L’organisation de l’État et la politique des royaumes mycéniens sont les préoccupations de P. Carlier (réflexions sur les relations internationales dans le monde mycénien ? Y a-t-il eu des hégémonies ?) qui va chercher dans les textes hittites les renseignements que ne nous donnent pas les textes mycéniens pour conclure prudemment qu’il y a probablement eu un empire hégémonique mycénien ; E. Scafa étudie les conséquences sociales de la politique du palais. S. Deger-Jalkotzy s’intéresse à trois « carrières » mycénienne (a-mu-ta-wo, ku‑ru‑me-ne et pu2‑ke-qi-ri) et présente rapidement la structure politique et sociale des palais mycéniens. H. Thomas compare les systèmes administratifs linéaire A et linéaire B et J. Z Zurbach examine la diversité administrative à travers le traitement des problèmes fonciers à Pylos, Tirynthe et Cnossos. La question foncière est également l’objet de la communication de P. De Fidio qui traite des ki-ti-ta et me-ta‑ki‑ti‑ta. Dans le domaine militaire, un article est consacré aux séries Ra de Cnossos (A. Bernabé) et un autre à l’organisation territoriale du golfe d’Argolide (M. Marazzi).

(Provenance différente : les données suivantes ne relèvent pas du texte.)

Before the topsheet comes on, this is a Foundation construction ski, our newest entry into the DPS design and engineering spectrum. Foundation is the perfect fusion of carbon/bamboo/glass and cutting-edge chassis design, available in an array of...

D’une façon plus large, l’économie et la fiscalité sont abordées par un grand nombre d’intervenants : V. Aravantinos, L. Godart, A. Sacconi présentent le contexte archéologique, le texte et font un commentaire de la tablette TH Uq 434 qui fait état du versement de peaux au palais de la part de basileis thébains ; L. Bendall aborde le coût des fêtes d’après les quantités de produits versés pour les banquets dans les textes pyliens ; J.T. Killen fait une remarquable étude du contenu des tablettes MA de Pylos. M. Perna présente une réflexion sur quelques documents fiscaux et F. Rougemont une étude peu novatrice sur les quantités d’huile de la série Fh de Cnossos accompagnée d’une comparaison avec les données du bureau de l’huile de Mari. A. Sacconi, enfin, reconsidère la signification du terme o-pa dans les textes mycéniens.

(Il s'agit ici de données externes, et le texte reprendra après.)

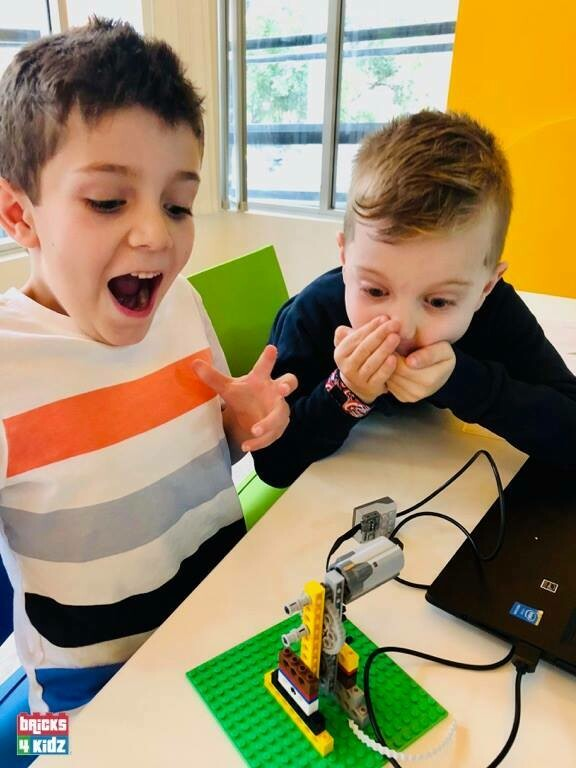 7+ Bricks 4 Kidz - Robotics - School Holiday Workshop for Kids - Friday 16 April 2021 - 10am to 3pm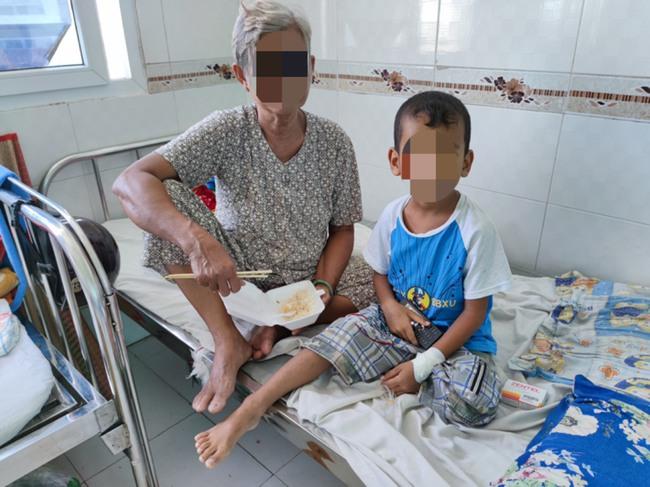 3 bé trai bị viêm màng não do tác nhân hiếm gặp là viêm màng não do kí sinh trùng - Ảnh 1.
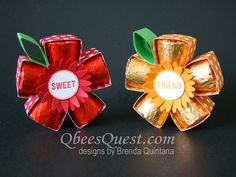 Need a little summer or fall birthday gift? The Hersheys Rolos Flower is just the perfect thing. On its own, the Rolos Flower makes a great favor or small gift. Make three and put them in the matchin Fall Birthday, Birthday Box, Birthday Gifts, Birthday Ideas, Craft Gifts, Diy Gifts, 3 D, Origami, Packaging Box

La religion mycénienne, enfin, donne lieu à différentes études. Outre la communication de L. Bendall déjà citée, Z. Duev propose une vision du statut respectif et des origines de Zeus et Dionysos dans le panthéon d’après l’étude de leurs occurrences dans les tablettes en linéaire B. J. Gulizio dresse un tableau de la composition du panthéon cnossien, comportant un grand nombre de divinités d’origine minoenne (qu’il s’agisse de la version minoenne de divinités grecques ou de divinités purement minoennes adoptées par les Mycéniens pour des raisons à la fois religieuses et politiques). S. Lupack consacre une étude à la tablette PY An 1281 dans son contexte de découverte : le bâtiment nord-est de Pylos. Deux communications seulement, et on peut regretter qu’elles soient si peu nombreuses, sont consacrées à l’examen, plus ou moins critique, de l’interprétation religieuse des nouveaux textes thébains : Y. Duhoux mène une réflexion sur les attestations et les associations des « animaux sacrés » identifiés comme tels par les éditeurs des textes et conclut qu’il ne s’agit vraisemblablement pas d’animaux, mais d’humains, qui n’ont rien de sacré. M. Iodice, quant à lui, examine les attestations du terme a-pu-wa, qu’il associe à la « triade thébaine » ma-ka, o-po-re-i, ko-wa (dont l’existence est d’ailleurs fortement mise en doute, et à juste titre, par d’autres mycénologues) et qu’il inscrit dans un contexte plus large que celui des seuls textes thébains en le rapprochant des attestations de la prêtresse des vents et d’e-ri-nu à Cnossos.